If two components can be deployed independently, their change risk is less physically coupled.

Of course this adds other costs: versioning, compatibility, operational overhead. Again, trade-off.

Scalability

Scalability exists because finite machines exist.

Vertical scaling means getting a bigger machine.

Horizontal scaling means adding more machines.

Partitioning means splitting the state or traffic so not every component handles everything.

Replication means creating more copies because one copy is a bottleneck or a risk.

None of this is purely conceptual. It is all about physical limits.

Interoperability

Interoperability exists because different machines, runtimes, organizations, and languages need to agree on how to interpret bits.

That is what protocols are.

HTTP, TCP, JSON, Protobuf, SQL, OAuth, MCP, Kafka protocols, all of these are agreements about meaning across physical boundaries.

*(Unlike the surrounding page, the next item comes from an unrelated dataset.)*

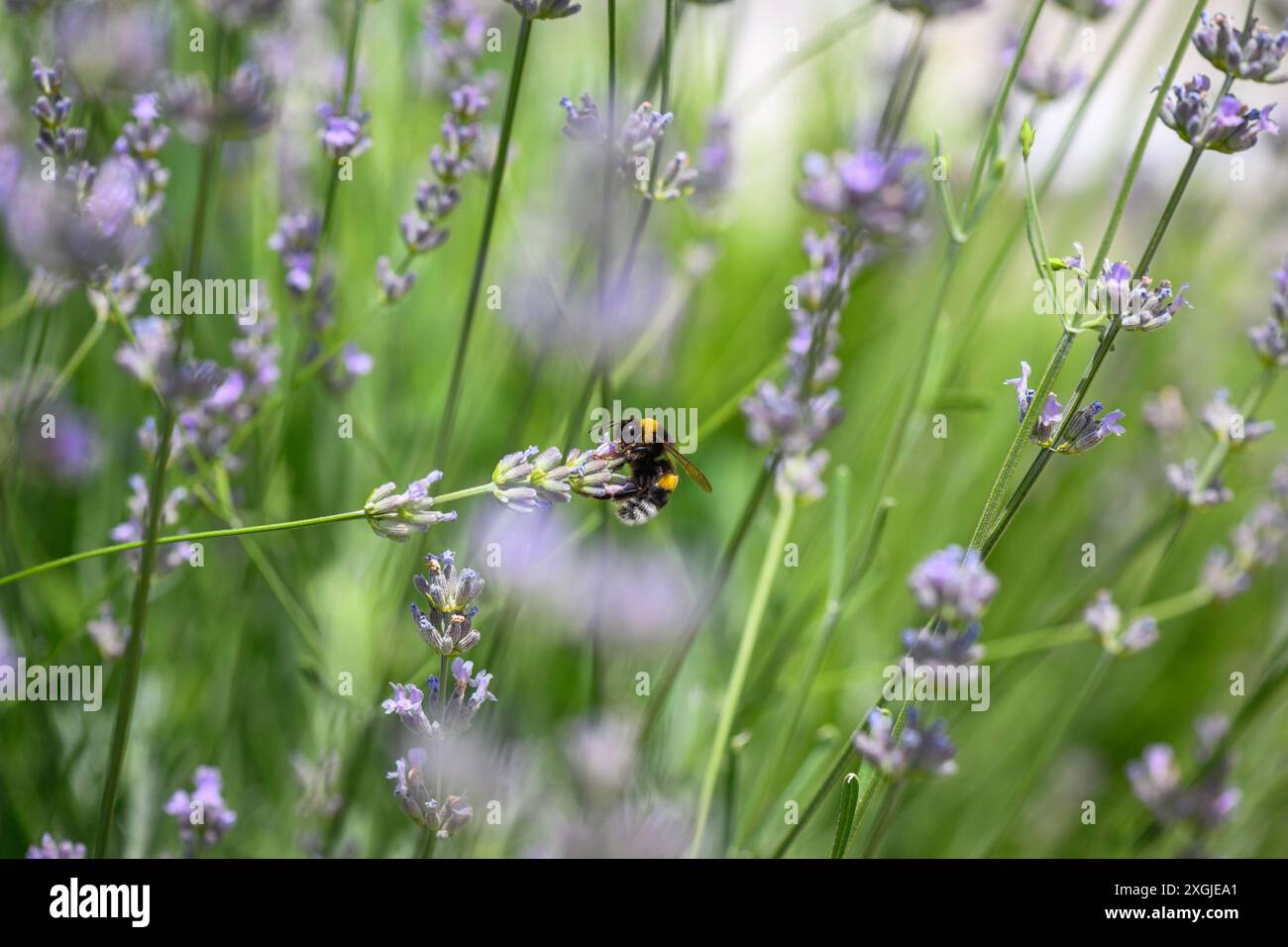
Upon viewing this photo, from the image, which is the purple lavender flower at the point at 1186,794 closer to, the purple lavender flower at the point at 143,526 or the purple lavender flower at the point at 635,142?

Without protocols, we just have voltage changes and bytes that nobody agrees on.

Maintainability

Maintainability is less directly hardware-bound, but still not floating in the air.

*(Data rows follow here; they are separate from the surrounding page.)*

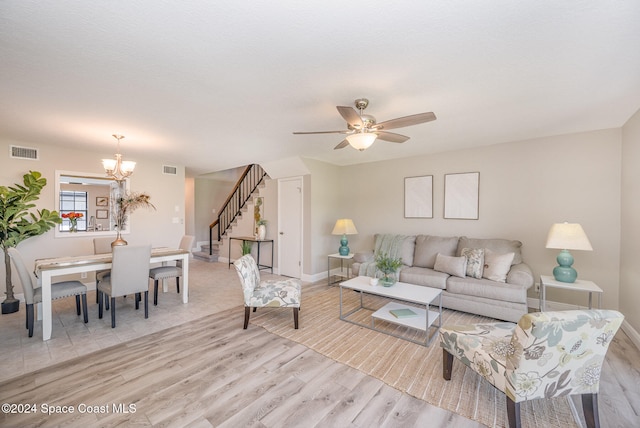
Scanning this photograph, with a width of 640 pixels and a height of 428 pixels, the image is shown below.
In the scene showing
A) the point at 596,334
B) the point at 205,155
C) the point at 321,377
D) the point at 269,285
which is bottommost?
the point at 321,377

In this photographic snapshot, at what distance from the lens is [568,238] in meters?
3.00

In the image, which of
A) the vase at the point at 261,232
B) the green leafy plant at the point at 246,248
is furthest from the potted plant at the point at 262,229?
the green leafy plant at the point at 246,248

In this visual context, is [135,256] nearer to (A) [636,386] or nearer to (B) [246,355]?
(B) [246,355]

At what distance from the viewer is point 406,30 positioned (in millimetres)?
1599

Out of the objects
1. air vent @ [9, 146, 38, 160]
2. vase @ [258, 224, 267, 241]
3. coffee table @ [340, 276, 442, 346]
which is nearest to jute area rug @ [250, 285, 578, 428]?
coffee table @ [340, 276, 442, 346]

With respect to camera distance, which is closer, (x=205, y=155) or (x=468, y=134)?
(x=468, y=134)

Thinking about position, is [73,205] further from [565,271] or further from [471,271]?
[565,271]

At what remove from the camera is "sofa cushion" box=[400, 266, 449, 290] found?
12.2 ft

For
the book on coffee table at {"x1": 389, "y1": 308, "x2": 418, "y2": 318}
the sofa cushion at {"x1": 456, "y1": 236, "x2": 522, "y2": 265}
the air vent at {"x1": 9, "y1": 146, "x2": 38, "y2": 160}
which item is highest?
the air vent at {"x1": 9, "y1": 146, "x2": 38, "y2": 160}

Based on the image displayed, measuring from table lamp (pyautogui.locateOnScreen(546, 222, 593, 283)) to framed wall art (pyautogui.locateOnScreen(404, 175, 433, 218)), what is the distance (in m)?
1.84

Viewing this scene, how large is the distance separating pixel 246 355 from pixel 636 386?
323 cm

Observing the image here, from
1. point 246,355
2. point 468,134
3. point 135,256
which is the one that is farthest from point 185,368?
point 468,134

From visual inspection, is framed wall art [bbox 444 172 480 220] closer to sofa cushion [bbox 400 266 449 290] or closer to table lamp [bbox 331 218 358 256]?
sofa cushion [bbox 400 266 449 290]

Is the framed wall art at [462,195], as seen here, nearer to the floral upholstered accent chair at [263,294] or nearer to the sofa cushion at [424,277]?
the sofa cushion at [424,277]
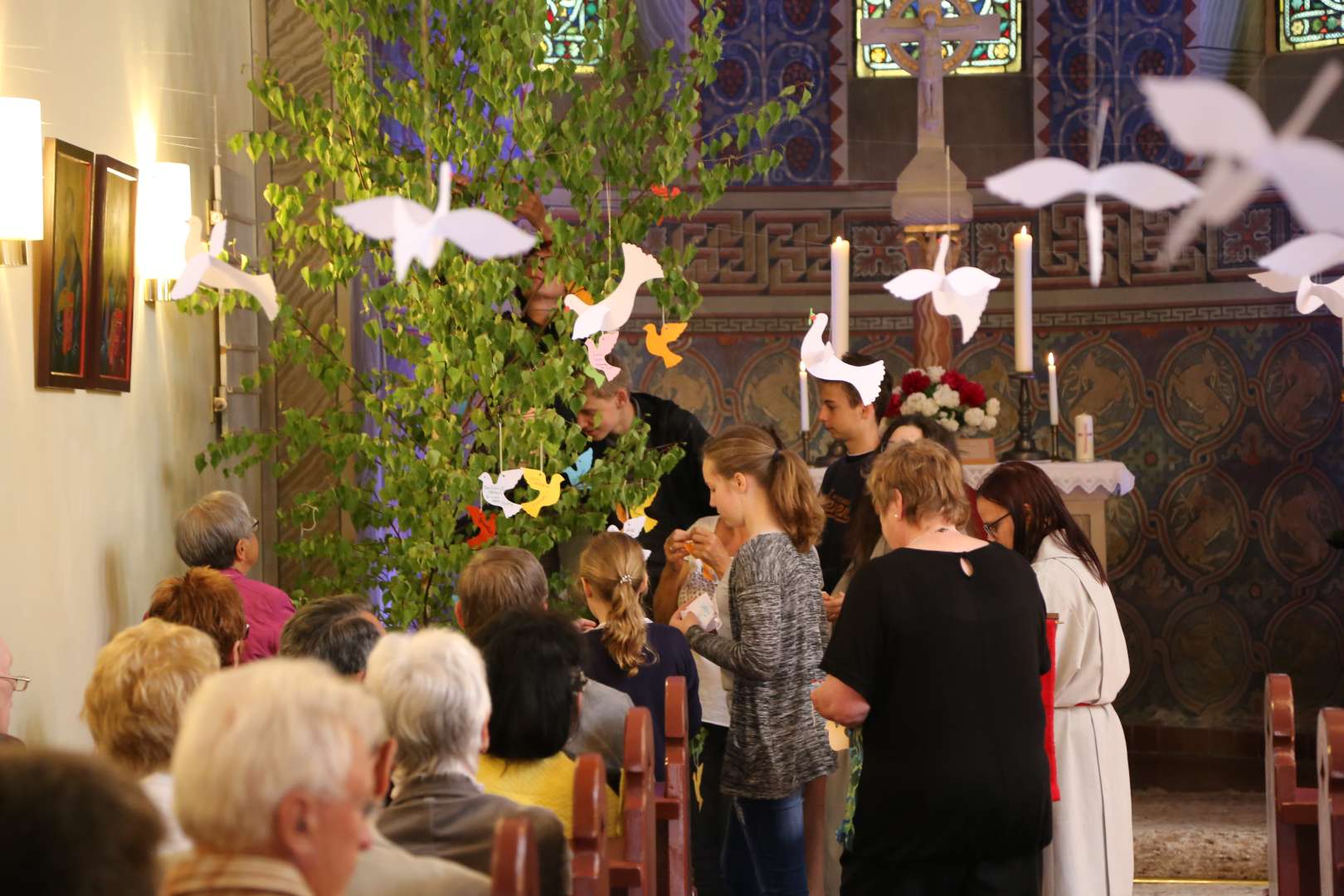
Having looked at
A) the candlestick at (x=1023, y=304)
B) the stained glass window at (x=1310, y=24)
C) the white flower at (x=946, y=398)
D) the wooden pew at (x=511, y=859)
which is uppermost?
the stained glass window at (x=1310, y=24)

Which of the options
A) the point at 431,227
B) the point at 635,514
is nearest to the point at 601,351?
the point at 635,514

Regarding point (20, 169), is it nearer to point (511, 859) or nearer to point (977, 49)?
point (511, 859)

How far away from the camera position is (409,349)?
176 inches

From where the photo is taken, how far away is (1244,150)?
50.4 inches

Humans are part of the system. Human attention is finite. Human memory is limited. Teams have communication bandwidth. Cognitive load is real.

So architecture also has human physical limits in it. This is why a technically optimal runtime design can still be a terrible architecture if no team can understand, operate, or evolve it.

This is also where the building analogy becomes interesting again. Buildings are designed for bodies. Software systems are designed for machines and for minds.

The Better Framing

The building analogy is still useful. Software is much more malleable than buildings. We can copy it nearly for free, move it around, replace parts quickly, and abstract absurdly well.

But that does not mean software architecture has no physical ground truth.

The ground truth is just lower, stranger, and easier to ignore. It does not tell us the final shape. It gives us the constraint space.

Physics says:

There is no infinite CPU.
There is no zero-latency network.
There is no perfectly reliable component.
There is no free data movement.
There is no state without a carrier.
There is no concurrency without ordering consequences.

Software architecture starts from there and then adds business goals, team structure, regulations, delivery pressure, cost, product needs, and taste.

So yes, architecture is still about trade-offs.

But the deepest trade-offs are not arbitrary.

Final Thought

The physical axioms of software architecture are not as visible as gravity in a building.

They are hidden behind layers:

voltage
  -> bits
  -> gates
  -> instruction sets
  -> operating systems
  -> runtimes
  -> languages
  -> frameworks
  -> architecture diagrams

By the time we draw boxes and arrows, the physics has become almost invisible.

But it is still there.

Every arrow has latency. Every box needs capacity. Every stateful component stores bits somewhere. Every replicated system has consistency questions. Every side effect has ordering and retry problems. Every abstraction hides a cost profile.

That is the real connection.

Software architecture is not free from physics.

It is physics, logic, economics, and human organization stacked so high that we sometimes forget the bottom is still there.